Er... this is exactly the same snippet as yesterday. <confused>

(That snippet seems to have survived overnight fsx)

> cmap may be longer than count_fsb_orig (which was the failing scenario). In
> that case, after calling xfs_reflink_convert_cow_locked(), we would have
> partially converted cmap, so it is proper to set cmap.br_state =
> XFS_EXT_NORM?

Hrm.  Let me walk through this function again.

At the start, {offset,count}_fsb express the offset/length parameters,
but in fsblock units and expanded to align with an fsblock.

If the cow fork has a mapping (cmap) that starts before the offset, we
trim the mapping to the desired range and goto found.  cmap cannot end
before offset_fsb because that's how xfs_iext_lookup_extent works.

If the cow fork doesn't have a mapping or the one it does have doesn't
start until after offset_fsb, then we trim count_fsb so that
(offset_fsb, count_fsb) is the range that isn't mapped to space.

Then we cycle the ILOCK to get a transaction and do the lookup again
due to "extent layout could have changed since the unlock".  Same rules
as the first lookup.  I wonder if that second xfs_trim_extent should be
using orig_count_fsb, because at this point it's trimming the cmap to
the shorter range.  It's probably not a big deal because iomap will
just call ->iomap_begin on the rest of the range, but it's more work.

If the second lookup doesn't produce a mapping, then we call
xfs_bmapi_write to fill the hole and drop down to @found.

Now, we're at the found: label, having arrived here in one of three
ways:

1) The first cmap lookup found at least one block that it can use.
   (offset_fsb, count_fsb) is the original range that iomap asked for.
   This mapping could be written or unwritten, and it's been trimmed
   so that it won't extend outside the requested write range.

2) The second cmap lookup found at least one block that it can use.
   (offset_fsb, count_fsb) is a truncated range because the cow fork
   has a mapping that starts at (offset_fsb + count_fsb).  This mapping
   could also be written or unwritten, and it also has been trimmed so
   that it won't extend outside the hole range.
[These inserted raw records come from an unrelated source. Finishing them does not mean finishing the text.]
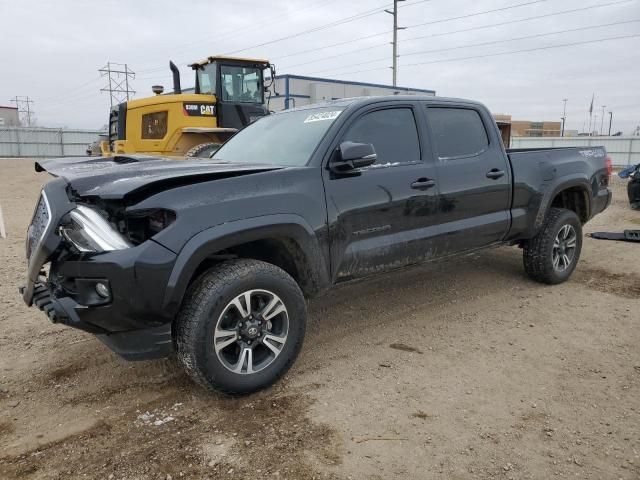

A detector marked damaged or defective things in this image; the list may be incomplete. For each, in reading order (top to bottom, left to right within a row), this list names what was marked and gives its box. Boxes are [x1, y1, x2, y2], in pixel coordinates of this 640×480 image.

broken headlight [60, 204, 132, 253]
damaged black pickup truck [21, 96, 608, 394]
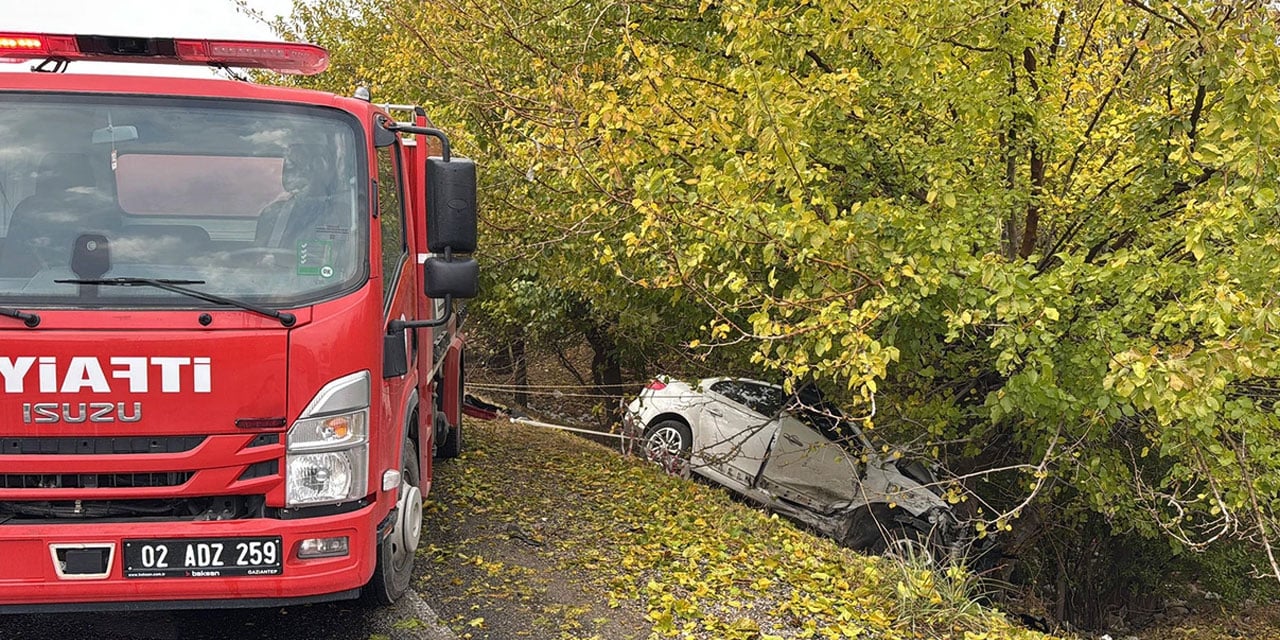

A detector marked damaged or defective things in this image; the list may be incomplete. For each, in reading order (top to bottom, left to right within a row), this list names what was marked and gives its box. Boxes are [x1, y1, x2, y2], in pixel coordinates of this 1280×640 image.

wrecked silver car [624, 376, 957, 563]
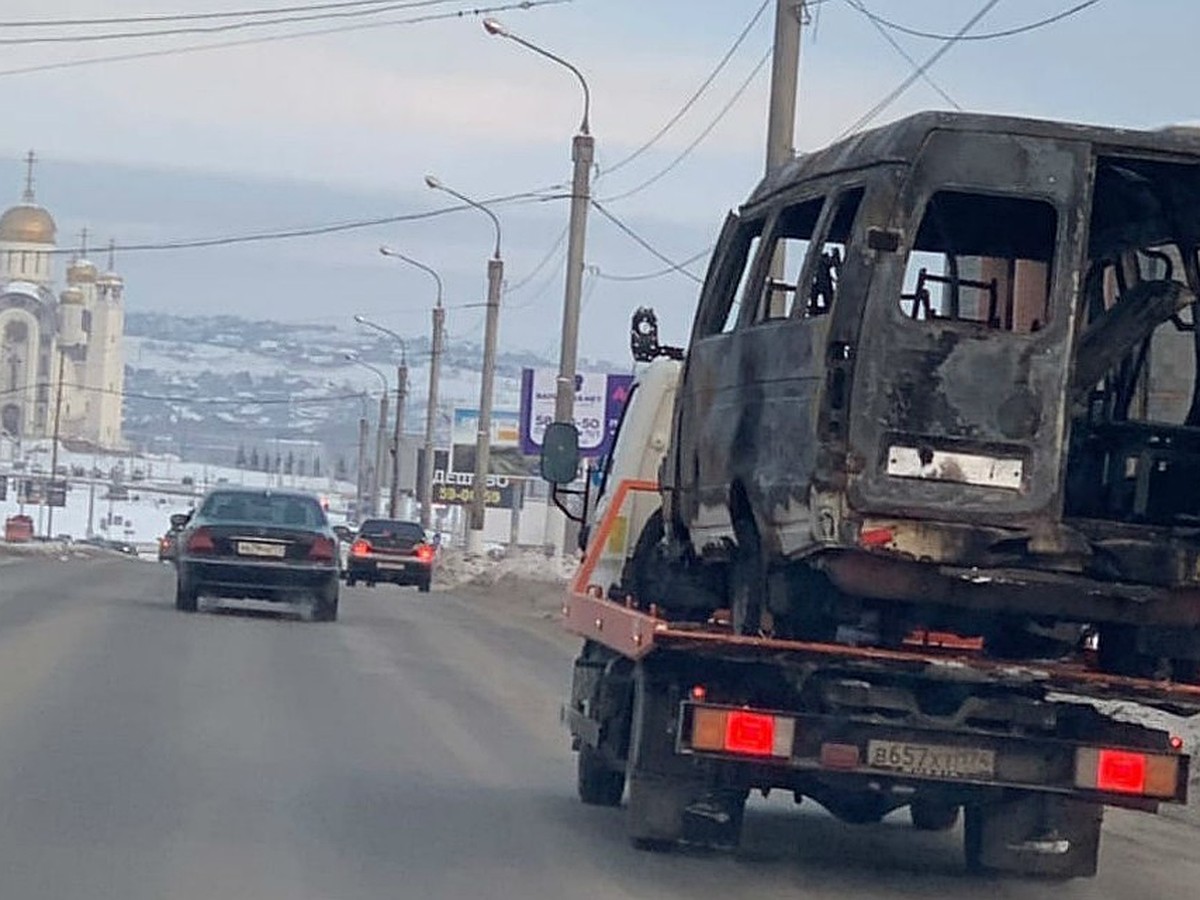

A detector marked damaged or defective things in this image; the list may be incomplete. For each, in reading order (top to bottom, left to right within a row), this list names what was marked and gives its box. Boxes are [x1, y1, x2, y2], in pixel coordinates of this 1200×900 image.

burnt vehicle shell [662, 112, 1200, 672]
   Why do we trim cmap to the hole range?  The original write range
   will suite iomap just fine.

3) We xfs_bmapi_write'd a hole, and now we have an unwritten mapping.
   (offset_fsb, count_fsb) is the same truncated range from 2).
   cmap is potentially much larger than (offset_fsb, count_fsb).

   Why do we not trim this mapping to the original write range?

If at this point the mapping is unwritten, we convert it to written
mapping with xfs_reflink_convert_cow_locked.  offset_fsb retains its
original value, but what is count_fsb?  It's either the original value
(1) or the smaller one from filling the hole (2) or (3)?  Why don't we
pass the cmap startoff/blockcount to this function?

As an aside: Changing count_fsb makes it harder for me to understand
what's going on in this function.

Now, having converted either the range we arrived at via (1-3) (or with
your patch, the original range) to written state, we set br_state and
pass that back to iomap.  I think in case (3) it's possible that xfs
incorrectly reports to iomap an overly large mapping that might not
actually reflect the cow fork contents, because we only converted so
much of the mapping state.

> We should trim cmap to count_fsb_orig also, right?

iomap doesn't care if the mapping it receives spans more space than just
the range it asked for, but XFS shouldn't be exposing mappings that
don't reflect the actual state of the cow fork.

I think there are several things wrong with this function:

A) xfs_bmapi_write can return a much larger unwritten mapping than what
   the caller asked for.  We convert part of that range to written, but
   return the entire written mapping to iomap even though that's
   inaccurate.

B) The arguments to xfs_reflink_convert_cow_locked are wrong -- an
   unwritten mapping could be *smaller* than the write range (or even
   the hole range).  In this case, we convert too much file range to
   written state because we then return a smaller mapping to iomap.

C) It doesn't handle delalloc mappings.  This I covered in the patch
   that I already sent to the list.

D) Reassigning count_fsb to handle the hole means that if the second
   cmap lookup attempt succeeds (due to racing with someone else) we
   trim the mapping more than is strictly necessary.  The changing
   meaning of count_fsb makes this harder to notice.

E) The tracepoint is kinda wrong because @length is mutated.  That makes
   it harder to chase the data flows through this function because you
   can't just grep on the pos/bytecount strings.

F) We don't actually check that the br_state = XFS_EXT_NORM assignment
   is accurate, i.e. that the cow fork contains a written mapping for
   the range that we're interested in.

G) Somewhat inadequate documentation of why we need to xfs_trim_extent
   so aggressively in this function.

H) Not sure why xfs_iomap_end_fsb is used here, the vfs already clamped
   the write range to s_maxbytes.

> I don't think that it makes much of a difference, but it seems the proper
> thing to do. Maybe the subsequent traces length values would be inconsistent
> with other path to @found label if we don't trim.

With A-H fixed, all the atomic writes issues I was seeing went away.
I'll run this through the atomic writes QA tests and send a fix series
to the list.

--D

> Thank,
> John
> 
> 
>